Exercise directions ▸ In the records that follow, locate every line with "moving" and extract it.

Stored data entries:
/---
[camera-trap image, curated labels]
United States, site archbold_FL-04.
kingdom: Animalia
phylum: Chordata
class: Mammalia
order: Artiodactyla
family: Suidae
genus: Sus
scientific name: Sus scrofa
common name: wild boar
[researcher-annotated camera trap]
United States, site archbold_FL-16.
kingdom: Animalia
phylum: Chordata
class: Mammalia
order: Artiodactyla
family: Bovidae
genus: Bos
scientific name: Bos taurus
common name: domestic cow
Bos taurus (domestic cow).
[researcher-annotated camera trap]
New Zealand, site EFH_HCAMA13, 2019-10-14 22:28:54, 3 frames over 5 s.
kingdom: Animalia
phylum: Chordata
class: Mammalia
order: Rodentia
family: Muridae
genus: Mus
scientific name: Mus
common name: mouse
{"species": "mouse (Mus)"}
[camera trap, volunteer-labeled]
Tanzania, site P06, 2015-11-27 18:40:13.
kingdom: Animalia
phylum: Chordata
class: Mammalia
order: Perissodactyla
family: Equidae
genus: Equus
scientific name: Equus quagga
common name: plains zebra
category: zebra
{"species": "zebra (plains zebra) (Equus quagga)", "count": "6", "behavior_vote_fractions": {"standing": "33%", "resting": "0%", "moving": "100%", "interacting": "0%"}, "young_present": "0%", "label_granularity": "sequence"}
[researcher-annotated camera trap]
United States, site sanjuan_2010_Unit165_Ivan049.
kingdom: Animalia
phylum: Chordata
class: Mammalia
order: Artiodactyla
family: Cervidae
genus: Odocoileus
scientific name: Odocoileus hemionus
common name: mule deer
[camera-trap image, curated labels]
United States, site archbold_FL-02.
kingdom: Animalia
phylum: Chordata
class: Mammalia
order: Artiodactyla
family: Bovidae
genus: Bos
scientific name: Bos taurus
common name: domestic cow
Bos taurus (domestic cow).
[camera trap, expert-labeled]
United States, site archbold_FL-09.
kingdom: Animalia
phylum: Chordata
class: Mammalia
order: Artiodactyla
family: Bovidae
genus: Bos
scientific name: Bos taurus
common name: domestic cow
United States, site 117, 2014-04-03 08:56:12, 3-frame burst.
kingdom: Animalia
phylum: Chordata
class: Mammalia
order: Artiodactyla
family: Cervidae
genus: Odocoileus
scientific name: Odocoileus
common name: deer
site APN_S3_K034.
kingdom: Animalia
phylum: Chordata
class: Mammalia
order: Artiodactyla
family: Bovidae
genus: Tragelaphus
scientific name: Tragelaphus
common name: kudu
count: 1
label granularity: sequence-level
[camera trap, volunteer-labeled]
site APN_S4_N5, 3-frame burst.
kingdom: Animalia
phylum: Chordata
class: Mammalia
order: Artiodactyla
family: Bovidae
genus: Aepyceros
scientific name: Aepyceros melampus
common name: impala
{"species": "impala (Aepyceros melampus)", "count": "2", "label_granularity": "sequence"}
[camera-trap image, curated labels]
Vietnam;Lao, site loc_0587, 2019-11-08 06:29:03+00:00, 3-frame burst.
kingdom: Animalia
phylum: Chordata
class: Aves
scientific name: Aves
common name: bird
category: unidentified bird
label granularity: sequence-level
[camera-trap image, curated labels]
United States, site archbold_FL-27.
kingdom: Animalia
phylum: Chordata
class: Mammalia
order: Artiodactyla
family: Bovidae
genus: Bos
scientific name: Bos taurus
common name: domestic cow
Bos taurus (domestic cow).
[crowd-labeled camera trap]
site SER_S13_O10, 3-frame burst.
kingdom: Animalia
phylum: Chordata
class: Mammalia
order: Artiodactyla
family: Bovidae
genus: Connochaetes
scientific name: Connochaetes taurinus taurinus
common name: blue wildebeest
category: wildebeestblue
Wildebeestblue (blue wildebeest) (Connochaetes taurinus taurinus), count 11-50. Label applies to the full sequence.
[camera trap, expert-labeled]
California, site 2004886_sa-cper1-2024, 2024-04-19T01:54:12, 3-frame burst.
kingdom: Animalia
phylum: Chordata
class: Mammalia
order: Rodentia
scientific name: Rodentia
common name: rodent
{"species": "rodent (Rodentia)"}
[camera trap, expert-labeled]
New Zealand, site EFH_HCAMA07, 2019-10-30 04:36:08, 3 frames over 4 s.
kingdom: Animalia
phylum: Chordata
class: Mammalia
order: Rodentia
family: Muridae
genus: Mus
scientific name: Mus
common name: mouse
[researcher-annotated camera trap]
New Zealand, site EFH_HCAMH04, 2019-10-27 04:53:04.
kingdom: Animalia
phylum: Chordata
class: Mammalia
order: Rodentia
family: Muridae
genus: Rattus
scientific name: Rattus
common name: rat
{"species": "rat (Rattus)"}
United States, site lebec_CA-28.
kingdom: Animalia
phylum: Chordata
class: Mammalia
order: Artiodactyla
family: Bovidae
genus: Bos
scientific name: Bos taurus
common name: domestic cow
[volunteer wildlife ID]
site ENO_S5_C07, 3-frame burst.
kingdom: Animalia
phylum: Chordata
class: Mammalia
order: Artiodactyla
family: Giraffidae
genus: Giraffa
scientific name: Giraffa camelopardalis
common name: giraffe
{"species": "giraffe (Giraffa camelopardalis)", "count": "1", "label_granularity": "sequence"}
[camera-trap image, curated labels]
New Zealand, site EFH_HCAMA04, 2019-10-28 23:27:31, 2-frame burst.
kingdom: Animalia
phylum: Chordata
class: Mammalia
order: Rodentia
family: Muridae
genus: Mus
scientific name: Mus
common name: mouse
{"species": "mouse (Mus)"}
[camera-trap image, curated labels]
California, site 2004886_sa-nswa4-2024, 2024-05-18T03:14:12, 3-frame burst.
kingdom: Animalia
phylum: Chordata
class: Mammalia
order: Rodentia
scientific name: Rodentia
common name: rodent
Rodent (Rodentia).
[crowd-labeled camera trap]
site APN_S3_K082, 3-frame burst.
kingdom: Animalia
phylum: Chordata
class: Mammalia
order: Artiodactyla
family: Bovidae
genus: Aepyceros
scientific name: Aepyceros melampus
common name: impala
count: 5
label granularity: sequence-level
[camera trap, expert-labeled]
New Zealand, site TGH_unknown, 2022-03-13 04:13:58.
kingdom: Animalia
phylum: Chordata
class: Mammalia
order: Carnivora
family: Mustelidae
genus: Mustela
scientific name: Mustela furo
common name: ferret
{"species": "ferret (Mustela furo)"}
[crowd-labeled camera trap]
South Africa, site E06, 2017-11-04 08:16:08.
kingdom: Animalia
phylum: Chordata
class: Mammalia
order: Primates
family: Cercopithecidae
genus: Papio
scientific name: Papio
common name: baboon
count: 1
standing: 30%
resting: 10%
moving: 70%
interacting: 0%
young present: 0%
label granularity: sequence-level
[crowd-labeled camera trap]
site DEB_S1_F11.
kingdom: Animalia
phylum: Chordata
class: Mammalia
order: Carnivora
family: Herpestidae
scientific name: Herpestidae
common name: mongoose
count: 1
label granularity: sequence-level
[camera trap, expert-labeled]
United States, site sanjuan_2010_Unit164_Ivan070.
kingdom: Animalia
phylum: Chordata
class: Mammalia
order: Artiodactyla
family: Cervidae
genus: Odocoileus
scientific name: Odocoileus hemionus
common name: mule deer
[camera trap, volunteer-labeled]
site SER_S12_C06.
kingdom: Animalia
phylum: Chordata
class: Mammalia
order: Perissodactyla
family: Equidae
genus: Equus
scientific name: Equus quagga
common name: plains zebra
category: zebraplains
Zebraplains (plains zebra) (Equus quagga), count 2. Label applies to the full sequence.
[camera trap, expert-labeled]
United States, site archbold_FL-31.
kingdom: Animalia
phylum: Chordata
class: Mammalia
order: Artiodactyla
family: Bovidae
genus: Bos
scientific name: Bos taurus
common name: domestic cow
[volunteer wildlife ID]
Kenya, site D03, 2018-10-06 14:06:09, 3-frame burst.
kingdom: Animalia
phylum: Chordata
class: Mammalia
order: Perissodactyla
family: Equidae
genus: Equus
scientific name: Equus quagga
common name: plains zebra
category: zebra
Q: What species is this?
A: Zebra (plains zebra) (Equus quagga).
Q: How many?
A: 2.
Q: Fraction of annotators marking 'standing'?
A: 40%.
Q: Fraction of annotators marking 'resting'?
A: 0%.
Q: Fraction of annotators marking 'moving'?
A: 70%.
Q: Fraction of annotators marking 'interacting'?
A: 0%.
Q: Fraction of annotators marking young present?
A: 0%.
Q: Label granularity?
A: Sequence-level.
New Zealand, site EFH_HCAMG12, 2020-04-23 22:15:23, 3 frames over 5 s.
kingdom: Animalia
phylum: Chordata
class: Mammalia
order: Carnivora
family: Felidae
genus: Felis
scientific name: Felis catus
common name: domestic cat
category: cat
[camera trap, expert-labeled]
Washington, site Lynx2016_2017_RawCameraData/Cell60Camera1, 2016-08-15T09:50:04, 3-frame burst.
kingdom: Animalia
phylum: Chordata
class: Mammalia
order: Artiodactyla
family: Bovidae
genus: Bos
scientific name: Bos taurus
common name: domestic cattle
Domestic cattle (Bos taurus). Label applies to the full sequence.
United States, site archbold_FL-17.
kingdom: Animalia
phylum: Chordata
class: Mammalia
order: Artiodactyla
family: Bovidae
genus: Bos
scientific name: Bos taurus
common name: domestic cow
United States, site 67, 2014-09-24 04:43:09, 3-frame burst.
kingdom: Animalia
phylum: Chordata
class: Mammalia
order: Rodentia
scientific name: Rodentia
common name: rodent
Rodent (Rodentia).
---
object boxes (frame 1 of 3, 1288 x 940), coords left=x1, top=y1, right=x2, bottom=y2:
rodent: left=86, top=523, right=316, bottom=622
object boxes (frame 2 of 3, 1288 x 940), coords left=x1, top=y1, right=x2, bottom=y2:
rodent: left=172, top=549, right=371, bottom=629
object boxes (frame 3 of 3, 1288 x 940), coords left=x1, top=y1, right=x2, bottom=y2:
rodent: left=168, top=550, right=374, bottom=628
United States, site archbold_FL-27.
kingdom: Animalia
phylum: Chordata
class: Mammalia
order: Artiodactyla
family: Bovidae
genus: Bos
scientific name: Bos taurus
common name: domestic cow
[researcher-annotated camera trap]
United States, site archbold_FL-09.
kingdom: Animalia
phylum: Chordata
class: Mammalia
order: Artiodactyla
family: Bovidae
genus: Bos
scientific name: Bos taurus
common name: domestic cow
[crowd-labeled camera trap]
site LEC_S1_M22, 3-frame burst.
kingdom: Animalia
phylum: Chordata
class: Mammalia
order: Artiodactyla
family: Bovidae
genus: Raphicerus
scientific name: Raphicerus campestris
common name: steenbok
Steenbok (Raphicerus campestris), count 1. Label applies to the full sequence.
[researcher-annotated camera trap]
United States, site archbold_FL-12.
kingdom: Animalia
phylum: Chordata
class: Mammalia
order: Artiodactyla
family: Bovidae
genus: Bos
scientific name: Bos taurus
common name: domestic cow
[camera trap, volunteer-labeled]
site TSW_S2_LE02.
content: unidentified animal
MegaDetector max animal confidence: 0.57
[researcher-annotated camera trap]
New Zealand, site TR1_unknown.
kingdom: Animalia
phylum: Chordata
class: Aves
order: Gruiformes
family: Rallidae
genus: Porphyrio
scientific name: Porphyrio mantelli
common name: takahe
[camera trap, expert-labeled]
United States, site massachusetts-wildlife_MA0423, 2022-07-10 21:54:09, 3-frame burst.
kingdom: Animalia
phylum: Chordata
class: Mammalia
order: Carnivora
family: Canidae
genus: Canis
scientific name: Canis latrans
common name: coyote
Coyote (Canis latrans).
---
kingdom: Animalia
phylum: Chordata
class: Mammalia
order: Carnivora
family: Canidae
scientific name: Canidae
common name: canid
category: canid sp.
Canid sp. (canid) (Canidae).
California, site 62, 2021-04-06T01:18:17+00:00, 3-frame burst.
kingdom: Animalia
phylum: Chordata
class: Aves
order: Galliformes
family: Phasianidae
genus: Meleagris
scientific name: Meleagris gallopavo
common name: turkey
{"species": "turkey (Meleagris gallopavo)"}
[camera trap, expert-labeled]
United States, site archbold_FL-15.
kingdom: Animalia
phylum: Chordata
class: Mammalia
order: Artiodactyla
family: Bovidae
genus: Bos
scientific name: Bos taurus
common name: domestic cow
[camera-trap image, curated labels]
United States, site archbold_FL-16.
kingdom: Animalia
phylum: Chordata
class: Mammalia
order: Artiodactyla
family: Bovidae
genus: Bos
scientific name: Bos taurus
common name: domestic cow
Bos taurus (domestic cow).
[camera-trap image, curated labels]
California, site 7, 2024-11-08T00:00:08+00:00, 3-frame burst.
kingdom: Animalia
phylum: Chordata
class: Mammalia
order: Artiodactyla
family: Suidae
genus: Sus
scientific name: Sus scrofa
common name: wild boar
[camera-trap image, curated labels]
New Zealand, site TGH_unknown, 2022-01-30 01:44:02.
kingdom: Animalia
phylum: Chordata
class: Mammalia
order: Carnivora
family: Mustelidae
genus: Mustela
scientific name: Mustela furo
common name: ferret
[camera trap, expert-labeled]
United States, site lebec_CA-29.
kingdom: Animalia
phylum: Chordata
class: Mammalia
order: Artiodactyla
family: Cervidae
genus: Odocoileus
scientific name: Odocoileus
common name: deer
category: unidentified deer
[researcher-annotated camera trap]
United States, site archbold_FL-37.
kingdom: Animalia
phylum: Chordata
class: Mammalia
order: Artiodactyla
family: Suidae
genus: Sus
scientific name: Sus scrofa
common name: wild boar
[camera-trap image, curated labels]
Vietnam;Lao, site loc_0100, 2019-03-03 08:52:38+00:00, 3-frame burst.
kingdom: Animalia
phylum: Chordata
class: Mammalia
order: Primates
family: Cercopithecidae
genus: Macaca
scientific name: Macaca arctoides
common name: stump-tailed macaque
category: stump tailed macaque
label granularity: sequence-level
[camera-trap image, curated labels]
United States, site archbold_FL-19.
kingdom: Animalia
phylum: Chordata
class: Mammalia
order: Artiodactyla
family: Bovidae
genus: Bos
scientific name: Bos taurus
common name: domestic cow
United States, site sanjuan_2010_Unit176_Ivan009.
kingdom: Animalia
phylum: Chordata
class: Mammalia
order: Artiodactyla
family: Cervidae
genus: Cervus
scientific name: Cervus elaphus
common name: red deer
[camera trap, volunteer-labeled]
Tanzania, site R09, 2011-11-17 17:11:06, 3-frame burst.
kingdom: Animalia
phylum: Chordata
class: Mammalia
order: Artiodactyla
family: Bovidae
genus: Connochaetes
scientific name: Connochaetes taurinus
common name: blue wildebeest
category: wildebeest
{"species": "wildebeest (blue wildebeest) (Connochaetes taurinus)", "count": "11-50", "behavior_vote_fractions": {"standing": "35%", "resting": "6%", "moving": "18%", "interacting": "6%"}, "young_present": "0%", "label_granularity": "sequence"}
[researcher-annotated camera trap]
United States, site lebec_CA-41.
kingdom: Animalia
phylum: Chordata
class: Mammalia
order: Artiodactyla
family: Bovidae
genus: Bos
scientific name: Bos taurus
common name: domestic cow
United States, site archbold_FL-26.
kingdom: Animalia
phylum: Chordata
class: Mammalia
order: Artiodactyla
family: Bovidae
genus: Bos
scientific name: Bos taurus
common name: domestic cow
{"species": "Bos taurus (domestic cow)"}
\---
Result of this task ▸
{"species": "zebra (plains zebra) (Equus quagga)", "count": "6", "behavior_vote_fractions": {"standing": "33%", "resting": "0%", "moving": "100%", "interacting": "0%"}, "young_present": "0%", "label_granularity": "sequence"}
moving: 70%
Q: Fraction of annotators marking 'moving'?
{"species": "wildebeest (blue wildebeest) (Connochaetes taurinus)", "count": "11-50", "behavior_vote_fractions": {"standing": "35%", "resting": "6%", "moving": "18%", "interacting": "6%"}, "young_present": "0%", "label_granularity": "sequence"}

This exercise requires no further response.